**GIVEN RECORDS**:
*****

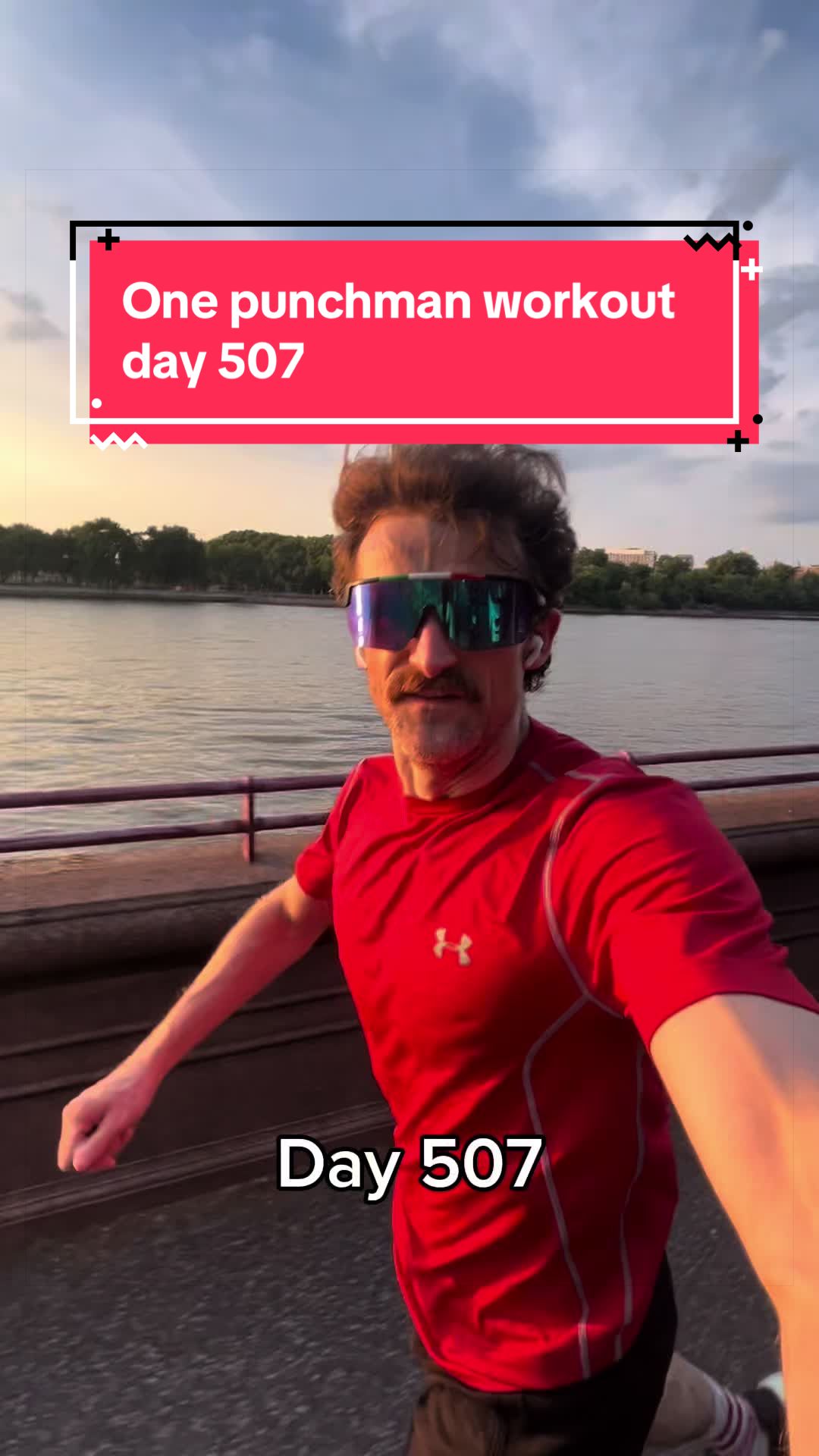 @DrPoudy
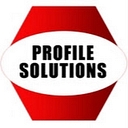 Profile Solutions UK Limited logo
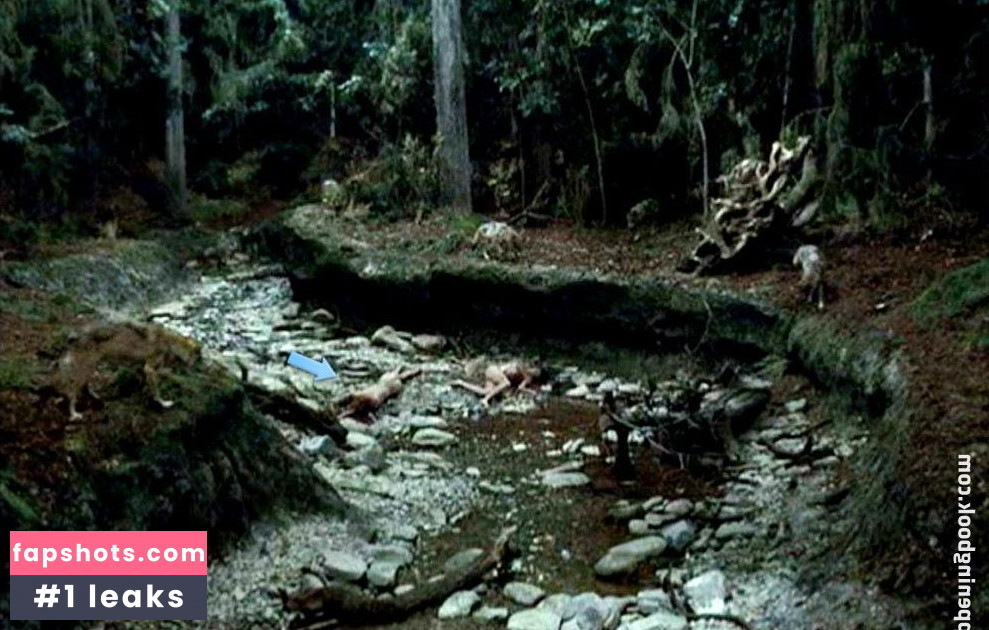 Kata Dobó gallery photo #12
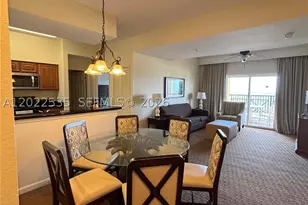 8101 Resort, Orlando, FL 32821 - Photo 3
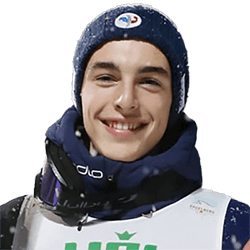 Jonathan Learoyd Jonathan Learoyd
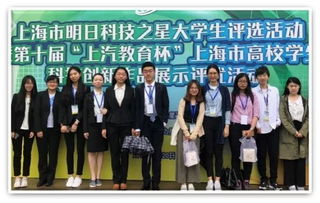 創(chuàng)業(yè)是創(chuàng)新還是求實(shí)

*****

**YOUR TASK**: Reproduce the text of every item above, one per line and character for character, without including the pictures.

**ANSWER SECTION**:
 @DrPoudy
 Profile Solutions UK Limited logo
 Kata Dobó gallery photo #12
 8101 Resort, Orlando, FL 32821 - Photo 3
 Jonathan Learoyd Jonathan Learoyd
 創(chuàng)業(yè)是創(chuàng)新還是求實(shí)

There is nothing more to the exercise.